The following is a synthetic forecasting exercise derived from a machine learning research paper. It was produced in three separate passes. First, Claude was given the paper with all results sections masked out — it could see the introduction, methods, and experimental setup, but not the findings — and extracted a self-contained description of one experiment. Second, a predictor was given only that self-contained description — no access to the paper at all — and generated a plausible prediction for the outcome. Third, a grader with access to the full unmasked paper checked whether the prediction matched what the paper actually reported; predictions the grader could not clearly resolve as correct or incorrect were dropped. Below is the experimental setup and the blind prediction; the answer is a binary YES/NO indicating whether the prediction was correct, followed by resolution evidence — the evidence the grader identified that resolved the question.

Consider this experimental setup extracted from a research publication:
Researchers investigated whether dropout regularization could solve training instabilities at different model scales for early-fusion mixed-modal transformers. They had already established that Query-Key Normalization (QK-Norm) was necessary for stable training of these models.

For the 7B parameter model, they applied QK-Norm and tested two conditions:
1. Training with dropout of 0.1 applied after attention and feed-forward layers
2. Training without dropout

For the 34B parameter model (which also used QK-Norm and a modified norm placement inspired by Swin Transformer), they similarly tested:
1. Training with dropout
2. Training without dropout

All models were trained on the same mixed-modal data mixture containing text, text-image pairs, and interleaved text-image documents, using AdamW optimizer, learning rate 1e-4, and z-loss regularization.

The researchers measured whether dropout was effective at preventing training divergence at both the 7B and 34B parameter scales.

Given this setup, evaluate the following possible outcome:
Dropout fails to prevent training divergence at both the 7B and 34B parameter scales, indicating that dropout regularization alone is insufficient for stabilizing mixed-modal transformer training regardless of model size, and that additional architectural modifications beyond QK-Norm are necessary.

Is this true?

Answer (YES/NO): NO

» Task requirements
Wherever the string "both" appears in the entries, copy that line.

» Finished task
The researchers measured whether dropout was effective at preventing training divergence at both the 7B and 34B parameter scales.
Dropout fails to prevent training divergence at both the 7B and 34B parameter scales, indicating that dropout regularization alone is insufficient for stabilizing mixed-modal transformer training regardless of model size, and that additional architectural modifications beyond QK-Norm are necessary.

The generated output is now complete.